··· Material provided
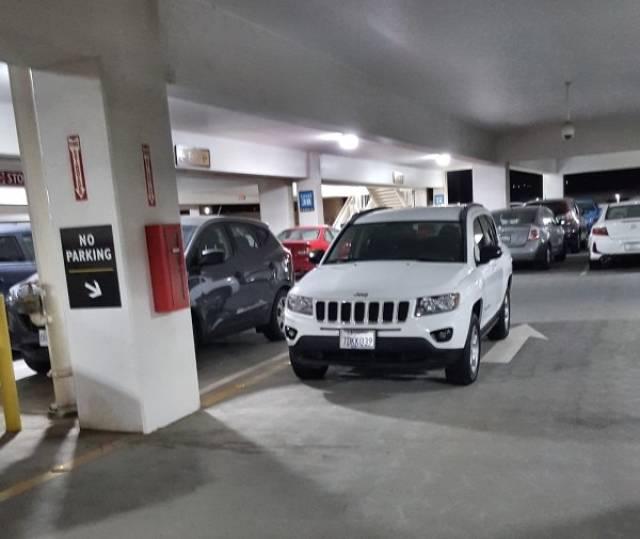 парковка и автомобиль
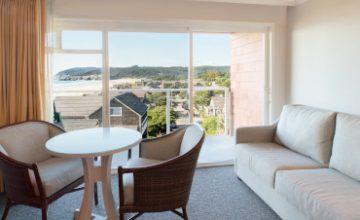 <em>Oceanview</em> Rooms & Suites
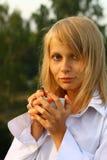mattina bevente della ragazza del caffè Fotografie Stock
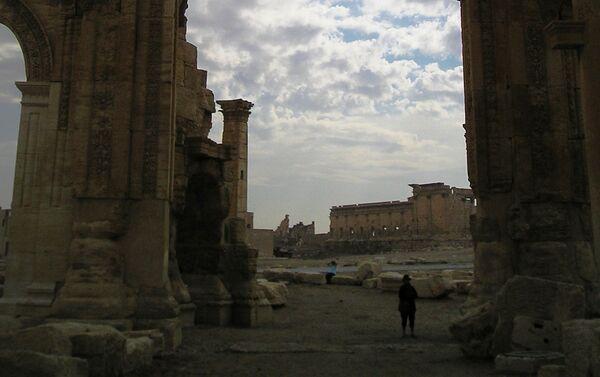 Temple of Bel through the Monumental Arch - Sputnik International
······
> **Task description**: Print, please, exactly the lines from the one holding "<em>Oceanview</em> Rooms & Suites" through the final line of the data, both included, while leaving out each picture.

> **Task solution**:
 <em>Oceanview</em> Rooms & Suites
mattina bevente della ragazza del caffè Fotografie Stock
 Temple of Bel through the Monumental Arch - Sputnik International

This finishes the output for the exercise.